Problem with cudaEventQuery

I have a problem with the following code producing loads of cudaError_enum errors: Microsoft C++ exception: cudaError_enum at memory location 0x1c20fce4…

It only occurs when this line is included while(cudaEventQuery(stop2) != cudaSuccess); Ultimately I want the CPU to be doing some work in here so I cant just use cudaEventSynchonize.

What is wrong? The program will run for many repetitions without error or problem without the while loop. Yet with it included it triggers loads of errors and eventually hangs the system.

Any help would be very much appreciated.
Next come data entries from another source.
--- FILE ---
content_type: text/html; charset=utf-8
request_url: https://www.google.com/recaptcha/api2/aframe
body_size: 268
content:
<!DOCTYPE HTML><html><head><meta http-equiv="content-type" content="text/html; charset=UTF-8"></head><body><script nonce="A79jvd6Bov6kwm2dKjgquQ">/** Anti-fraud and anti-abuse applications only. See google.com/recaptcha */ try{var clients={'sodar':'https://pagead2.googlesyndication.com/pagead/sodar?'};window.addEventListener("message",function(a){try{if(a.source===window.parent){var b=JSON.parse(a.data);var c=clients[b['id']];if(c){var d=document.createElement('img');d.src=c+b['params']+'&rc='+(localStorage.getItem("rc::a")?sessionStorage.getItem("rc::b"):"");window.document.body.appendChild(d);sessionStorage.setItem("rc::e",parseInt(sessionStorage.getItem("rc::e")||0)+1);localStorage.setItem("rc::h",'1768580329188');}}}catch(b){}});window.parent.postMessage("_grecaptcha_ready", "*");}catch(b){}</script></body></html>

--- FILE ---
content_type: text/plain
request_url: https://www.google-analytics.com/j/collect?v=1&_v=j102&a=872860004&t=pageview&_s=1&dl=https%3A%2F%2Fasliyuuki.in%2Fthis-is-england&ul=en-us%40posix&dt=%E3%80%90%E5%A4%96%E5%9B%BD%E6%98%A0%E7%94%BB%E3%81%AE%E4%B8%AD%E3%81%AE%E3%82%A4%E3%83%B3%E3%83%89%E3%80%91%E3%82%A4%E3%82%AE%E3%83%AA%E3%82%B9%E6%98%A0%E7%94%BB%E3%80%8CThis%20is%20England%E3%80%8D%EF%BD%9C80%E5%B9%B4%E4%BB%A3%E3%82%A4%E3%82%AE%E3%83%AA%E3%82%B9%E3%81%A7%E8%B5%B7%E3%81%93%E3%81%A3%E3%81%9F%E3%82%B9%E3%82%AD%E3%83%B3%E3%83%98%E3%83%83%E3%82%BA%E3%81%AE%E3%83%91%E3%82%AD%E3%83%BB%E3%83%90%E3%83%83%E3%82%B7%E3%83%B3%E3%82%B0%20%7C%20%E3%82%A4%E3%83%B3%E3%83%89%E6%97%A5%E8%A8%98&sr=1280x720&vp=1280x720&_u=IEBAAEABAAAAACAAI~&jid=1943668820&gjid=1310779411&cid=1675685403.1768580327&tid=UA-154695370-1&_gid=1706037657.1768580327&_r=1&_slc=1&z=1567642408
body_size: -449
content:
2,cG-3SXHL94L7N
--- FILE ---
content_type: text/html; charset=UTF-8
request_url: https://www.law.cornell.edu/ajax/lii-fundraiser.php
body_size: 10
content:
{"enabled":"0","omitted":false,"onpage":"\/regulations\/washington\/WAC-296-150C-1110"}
Thanks.

cudaEvent_t start2, stop2;

			cutilSafeCall( cudaEventCreate(&start2) );

			cutilSafeCall( cudaEventCreate(&stop2)  );

			cudaEventRecord(start2, 0);

			printf("Launching threads\n");

			for (int i = 0; i < NUM_STREAMS; i++) {

				//grid,threads

				stringMatch<<< (STREAM_SIZE/128), 128, 0,stream[i]>>>( d_idata, dhash_idata, d_odata+i*STREAM_SIZE,i);

			}

			for (int i = 0; i < NUM_STREAMS; i++) {

				cudaMemcpyAsync(h_odata+i*STREAM_SIZE ,d_odata+i*STREAM_SIZE,STREAM_SIZE*sizeof(int),cudaMemcpyDeviceToHost, stream[i]);

			}

			cudaEventRecord(stop2, 0);

			while(cudaEventQuery(stop2) != cudaSuccess);